# ayato  suche effekt in after effects 7.0



## DilF (28. November 2006)

Sers,

benutze das neue Adobe After Effects 7.0.
ich wollte das tut 21 von ayato nachmachen.
komme bei schritt 5 leider nicht weiter, weil ich keine ahnung habe, was dieses "Displacement Map" sein soll. 

kann mir einer sagen, wo ich das in After Effects 7 finde.
Hab schon ewig gesucht, aber leider nix gefunden.

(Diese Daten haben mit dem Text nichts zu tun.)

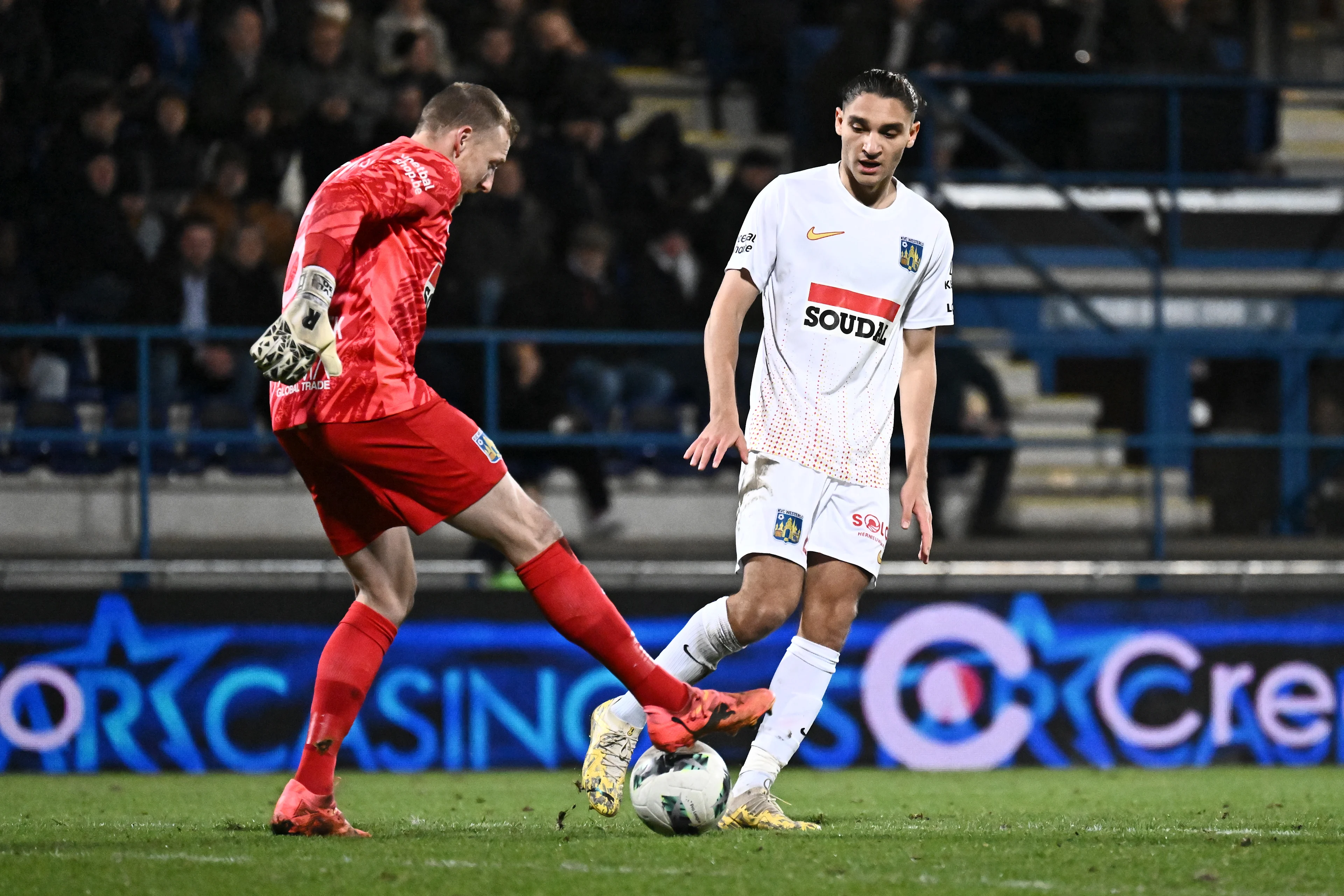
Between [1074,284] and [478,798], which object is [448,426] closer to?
[478,798]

Danke schon mal im vorraus


achja, ich habe das Programm natürlich auf deutsch. eine deutsche Beschreibung wo ich das finde wäre sehr nett


----------



## Nico (28. November 2006)

Effekte => Verzerren => Versetzen


----------



## DilF (28. November 2006)

sry aber da hab ich den effekt nich drin nur:

Komplexe Wellen
Komplexes Wölben
Kräuseln
Optikkompression
Polarkoordinaten
Schmieren
Spiegeln
Strudel
Transformieren
Turbulentes Versetzten
Verflüssigen
Verkrümmen
Verschieben
Wölben
Zoomen


Aber wenn ich auf "Turbulentes Versetzen" wähle (was auch am ähnlichsten is von der schreibweise XD) sieht das nich so aus, wie auf den screens von ayato


----------



## axn (1. Dezember 2006)

"Versetzen" gibt es nur in der PRO-Version.

mfg

axn


----------



## DilF (3. Dezember 2006)

kann ich meine version irgendwie auf pro updaten?
oder kann ich den plugin irgendwo runterladen?


----------